The Asian country’s Foreign and Health ministries have been assuring potential recipients that the doses are safe for consumption.

Indian Health Minister Harsh Vardhan, in a bulletin last week, said there is no link between reported deaths in particular groups and the doses they received.

“It has not been established that they died because they took the vaccines. The vaccines are safe,” the minister said.

India, which rolled out the massive vaccination of its frontline workers late in January, experienced initial hesitancy, with recipients turning up in low numbers following doubts about the safety of the doses.

But the Health ministry said there has been a very low rate of reported negative incidents in the vaccinated group, which is medically known as the Adverse Events Following Immunisation (AEFI).

The WHO says any untoward medical occurrence in a person who has taken the vaccine may constitute AEFI even though it may not be connected to the vaccine itself.

The global health agency, nonetheless, says administrators of the vaccine must educate the masses on safety.

In India, Vardhan said AEFI constituted 0.000312 per cent of the vaccinated population.

By Friday, India said it had vaccinated more than 1.8 million people, mostly frontline health workers, administering 13 million doses.

It was due to start vaccinating senior citizens from March 1 in a country of 1.4 billion where more than 11 million have been infected with Covid-19 and more than 156,000 have died.

Africa’s first recipients

Indian officials have sent the same assurances to all the countries which have received batches of vaccines produced from the country.
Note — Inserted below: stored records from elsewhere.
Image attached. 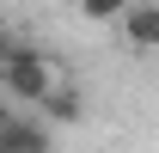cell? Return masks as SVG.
<instances>
[{
	"label": "cell",
	"instance_id": "cell-5",
	"mask_svg": "<svg viewBox=\"0 0 159 153\" xmlns=\"http://www.w3.org/2000/svg\"><path fill=\"white\" fill-rule=\"evenodd\" d=\"M122 6H129V0H80V19L86 25H116Z\"/></svg>",
	"mask_w": 159,
	"mask_h": 153
},
{
	"label": "cell",
	"instance_id": "cell-4",
	"mask_svg": "<svg viewBox=\"0 0 159 153\" xmlns=\"http://www.w3.org/2000/svg\"><path fill=\"white\" fill-rule=\"evenodd\" d=\"M37 110H43V123H80V116H86V98H80L74 86H49V92L37 98Z\"/></svg>",
	"mask_w": 159,
	"mask_h": 153
},
{
	"label": "cell",
	"instance_id": "cell-3",
	"mask_svg": "<svg viewBox=\"0 0 159 153\" xmlns=\"http://www.w3.org/2000/svg\"><path fill=\"white\" fill-rule=\"evenodd\" d=\"M116 25H122V37L135 43L141 55L159 49V6H153V0H129V6L116 12Z\"/></svg>",
	"mask_w": 159,
	"mask_h": 153
},
{
	"label": "cell",
	"instance_id": "cell-6",
	"mask_svg": "<svg viewBox=\"0 0 159 153\" xmlns=\"http://www.w3.org/2000/svg\"><path fill=\"white\" fill-rule=\"evenodd\" d=\"M12 110H19V104H12V98L0 92V129H6V123H12Z\"/></svg>",
	"mask_w": 159,
	"mask_h": 153
},
{
	"label": "cell",
	"instance_id": "cell-7",
	"mask_svg": "<svg viewBox=\"0 0 159 153\" xmlns=\"http://www.w3.org/2000/svg\"><path fill=\"white\" fill-rule=\"evenodd\" d=\"M6 43H12V31H0V49H6Z\"/></svg>",
	"mask_w": 159,
	"mask_h": 153
},
{
	"label": "cell",
	"instance_id": "cell-2",
	"mask_svg": "<svg viewBox=\"0 0 159 153\" xmlns=\"http://www.w3.org/2000/svg\"><path fill=\"white\" fill-rule=\"evenodd\" d=\"M0 153H55V123L12 110V123L0 129Z\"/></svg>",
	"mask_w": 159,
	"mask_h": 153
},
{
	"label": "cell",
	"instance_id": "cell-1",
	"mask_svg": "<svg viewBox=\"0 0 159 153\" xmlns=\"http://www.w3.org/2000/svg\"><path fill=\"white\" fill-rule=\"evenodd\" d=\"M49 86H55V67H49L43 49H31V43H19V37L0 49V92L12 98V104H37Z\"/></svg>",
	"mask_w": 159,
	"mask_h": 153
}]
</instances>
One of the two vaccines approved for emergency use in India will be used in the Covax facility. Some 600,000 doses of the Oxford/AstraZeneca vaccine produced by the Serum Institute of India constituted the batch delivered to Ghana this week, making the country the first to receive vaccines under Covax.

In India, the Oxford/AstraZeneca vaccine is known as Covishield.

When Ghana received its batch of Covax, Mr Anurag Srivastava, the spokesperson of the Indian External Affairs ministry, said the delivery was in “keeping our African commitment”.

“Fulfilling our commitment to help the world with Covid-19 vaccines, supplies of Made-in-India vaccines commence today for Africa under the Covax facility,” he wrote on Twitter on Wednesday.

Under a vaccine diplomacy programme known as Vaccine Maitri, the Indian External Affairs ministry also announced it will be delivering doses to friendly countries in Africa, its neighbourhood and other parts of the world.

Some of the doses were delivered as grants, while others were delivered on “commercial basis”, according to a dispatch from the Indian government.

In Africa, South Africa and Egypt were the first to receive batches from India outside of Covax.

Writing in Newsweek earlier, Dr Subrahmanyam Jaishankar, India’s External Affairs minister, argued vaccine response will form part of diplomacy and the country’s reputation as the “pharmacy of the world”.

“Fashioning a robust response to the Covid-19 challenge is set to dominate global diplomacy in 2021. In its own way, India has set an example by defying prophets of doom and creating the health wherewithal to minimise its fatality rate and maximise its recovery rate,” Dr Jaishankar said.

“India also stepped forward as the pharmacy of the world, supplying medicines to more than 150 countries, many as grants.”

India produces six out of every 10 vaccines used in the world today, according to the World Health Organization (WHO).